Give the data below back with "asphalt ground" swapped for "paved ground" everywhere and every other part unchanged. Leave out the pictures.

___ Provided material

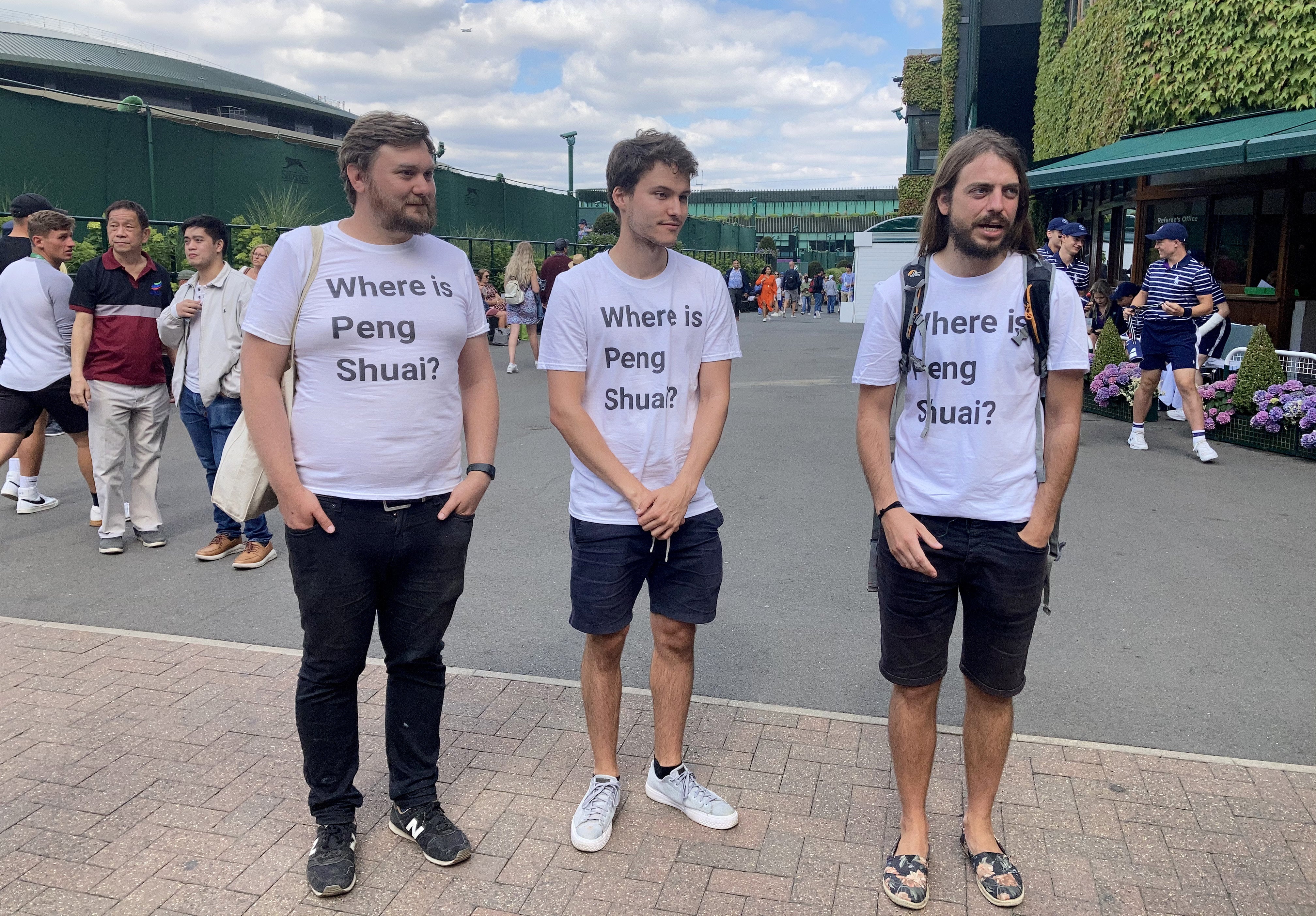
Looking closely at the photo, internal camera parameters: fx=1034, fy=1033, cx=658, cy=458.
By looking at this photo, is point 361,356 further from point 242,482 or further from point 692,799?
point 692,799

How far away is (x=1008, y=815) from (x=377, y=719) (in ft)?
7.50

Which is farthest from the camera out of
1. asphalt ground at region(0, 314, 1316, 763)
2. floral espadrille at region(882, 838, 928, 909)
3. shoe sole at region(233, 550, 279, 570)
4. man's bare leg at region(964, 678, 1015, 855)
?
shoe sole at region(233, 550, 279, 570)

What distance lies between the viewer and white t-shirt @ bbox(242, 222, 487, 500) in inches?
111

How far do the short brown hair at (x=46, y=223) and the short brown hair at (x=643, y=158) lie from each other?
495 cm

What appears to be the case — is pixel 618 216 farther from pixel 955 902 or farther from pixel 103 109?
pixel 103 109

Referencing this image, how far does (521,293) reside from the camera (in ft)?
53.0

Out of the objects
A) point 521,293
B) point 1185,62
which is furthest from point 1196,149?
point 521,293

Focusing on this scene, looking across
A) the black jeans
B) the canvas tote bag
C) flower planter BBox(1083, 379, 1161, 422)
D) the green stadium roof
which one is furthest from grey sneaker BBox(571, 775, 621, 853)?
the green stadium roof

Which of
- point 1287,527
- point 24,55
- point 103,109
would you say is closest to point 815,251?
point 24,55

______

Response below:
Looking closely at the photo, internal camera parameters: fx=1034, fy=1033, cx=658, cy=458.
By looking at this photo, is point 361,356 further from point 242,482 or further from point 692,799?
point 692,799

How far away is (x=1008, y=815) from (x=377, y=719) (in ft)?
7.50

Which is farthest from the camera out of
1. paved ground at region(0, 314, 1316, 763)
2. floral espadrille at region(882, 838, 928, 909)
3. shoe sole at region(233, 550, 279, 570)
4. man's bare leg at region(964, 678, 1015, 855)
?
shoe sole at region(233, 550, 279, 570)

What distance lies between the viewer and white t-shirt @ bbox(242, 222, 487, 500) in inches?
111

How far do the short brown hair at (x=46, y=223) and the short brown hair at (x=643, y=158) lie from each other?
495 cm

What appears to be the case — is pixel 618 216 farther from pixel 955 902 or farther from pixel 103 109?
pixel 103 109

Referencing this image, how far does (521,293) reside from the camera (in ft)?
53.0

Out of the objects
A) point 521,293
B) point 1185,62
which is furthest from point 1196,149?
point 521,293

Focusing on this scene, looking across
A) the black jeans
B) the canvas tote bag
C) flower planter BBox(1083, 379, 1161, 422)
D) the green stadium roof
which one is furthest from grey sneaker BBox(571, 775, 621, 853)?
the green stadium roof

Which of
- point 1287,527
- point 24,55
- point 103,109
would you say is closest to point 815,251?
point 24,55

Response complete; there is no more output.